If he had not been looking down at the grate, just then, instead of into his daughter’s face, he would have seen her start, and almost catch her breath over this suggestion. It was not that she was jealous of little Flossy, for whom her father had shown very special and tender regard ever since the prayer-meeting which he attended in her company, but it came to her with a sudden sense of the change that had fallen upon them. To think that they—the Erskines—should be making an attempt to have a social gathering like unto one that Flossy Shipley had planned!
“We couldn’t do the things that she did,” Ruth said, quickly. “The elements which we would have to bring together would be too incongruous.”
“No,” he answered, “not exactly like hers, of course, but something simple and informal. I thought your three friends would come, and Dr. Dennis, you know, and people of that stamp, who understand and will help us. Wouldn’t it be well to try to do something of the kind, daughter, or doesn’t the idea meet with your approval?”
“Oh, yes,” she said, drawing in her breath. “Yes, father, we must do something. I will try. But I hardly know how to commence. You know I am not mistress of the house now; it makes it difficult for me.”

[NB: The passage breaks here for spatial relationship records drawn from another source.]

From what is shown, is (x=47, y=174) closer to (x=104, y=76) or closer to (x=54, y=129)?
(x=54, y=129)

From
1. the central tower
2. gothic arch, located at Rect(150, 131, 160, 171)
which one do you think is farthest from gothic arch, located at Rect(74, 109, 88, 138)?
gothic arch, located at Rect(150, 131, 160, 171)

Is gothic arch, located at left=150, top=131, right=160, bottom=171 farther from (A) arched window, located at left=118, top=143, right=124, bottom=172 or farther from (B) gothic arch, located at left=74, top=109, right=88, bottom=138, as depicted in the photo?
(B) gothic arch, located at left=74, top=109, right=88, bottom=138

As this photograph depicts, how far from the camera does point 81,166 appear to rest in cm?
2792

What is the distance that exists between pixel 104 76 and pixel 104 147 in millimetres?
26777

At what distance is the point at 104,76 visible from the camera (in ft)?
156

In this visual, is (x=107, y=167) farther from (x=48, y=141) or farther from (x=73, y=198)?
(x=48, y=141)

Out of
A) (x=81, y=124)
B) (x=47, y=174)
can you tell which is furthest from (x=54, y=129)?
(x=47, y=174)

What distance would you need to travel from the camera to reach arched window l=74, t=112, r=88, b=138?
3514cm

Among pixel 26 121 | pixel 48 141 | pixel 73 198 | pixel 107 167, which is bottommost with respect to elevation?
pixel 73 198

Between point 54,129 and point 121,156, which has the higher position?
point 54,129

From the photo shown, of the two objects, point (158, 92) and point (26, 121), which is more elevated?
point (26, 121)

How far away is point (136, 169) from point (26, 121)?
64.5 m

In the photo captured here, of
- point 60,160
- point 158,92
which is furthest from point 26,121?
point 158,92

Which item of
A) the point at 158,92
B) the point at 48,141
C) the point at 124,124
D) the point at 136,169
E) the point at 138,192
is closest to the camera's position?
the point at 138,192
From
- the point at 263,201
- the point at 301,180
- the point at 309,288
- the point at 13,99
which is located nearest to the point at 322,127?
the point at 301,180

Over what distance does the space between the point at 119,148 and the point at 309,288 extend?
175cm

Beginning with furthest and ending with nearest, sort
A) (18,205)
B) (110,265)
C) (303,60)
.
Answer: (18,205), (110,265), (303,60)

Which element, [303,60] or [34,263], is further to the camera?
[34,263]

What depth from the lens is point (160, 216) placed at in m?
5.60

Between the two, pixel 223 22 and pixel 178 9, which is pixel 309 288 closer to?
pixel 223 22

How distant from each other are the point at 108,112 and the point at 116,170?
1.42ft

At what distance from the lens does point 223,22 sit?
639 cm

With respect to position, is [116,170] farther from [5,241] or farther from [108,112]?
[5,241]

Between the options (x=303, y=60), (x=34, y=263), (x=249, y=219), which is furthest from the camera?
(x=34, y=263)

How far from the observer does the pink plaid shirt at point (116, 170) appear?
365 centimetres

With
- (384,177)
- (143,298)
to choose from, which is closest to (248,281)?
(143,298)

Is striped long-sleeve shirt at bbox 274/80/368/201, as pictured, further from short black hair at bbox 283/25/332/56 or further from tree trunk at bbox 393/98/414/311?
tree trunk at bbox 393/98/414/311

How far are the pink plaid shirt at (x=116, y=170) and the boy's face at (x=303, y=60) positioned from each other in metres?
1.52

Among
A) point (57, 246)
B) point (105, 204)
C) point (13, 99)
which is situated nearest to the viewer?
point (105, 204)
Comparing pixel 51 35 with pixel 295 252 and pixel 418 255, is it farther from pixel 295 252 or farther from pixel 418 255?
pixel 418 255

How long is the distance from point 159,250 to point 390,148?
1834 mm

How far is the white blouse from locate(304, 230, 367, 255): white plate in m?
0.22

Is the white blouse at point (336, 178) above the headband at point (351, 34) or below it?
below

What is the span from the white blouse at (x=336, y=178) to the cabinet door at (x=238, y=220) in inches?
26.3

“I know,” he said, and the expression of his face led his daughter instantly to regret that she had made such a remark. It was the life she lived at this time—saying words, and regretting that she had done so. They went on, however, perfecting the arrangements for the social gathering. There had occurred to Ruth an instant trouble in the way, which was that ever-present one in the American woman’s life—clothes.
“We can not hasten this thing,” she said. “There will need to be some shopping done, and some dress-making—that is, I should think there would need to be.”
She corrected herself, and the embarrassment involved in the fact that she was not the mistress of the new comers presented itself. Suppose they chose to think they had clothes enough, and proposed to appear in any of the ill-made, badly-selected materials which seemed to compose their wardrobe! If they were only two children, that she might shut up, in a back room up-stairs, and turn the key on outsiders until such time as they could be made presentable, what a relief it would be!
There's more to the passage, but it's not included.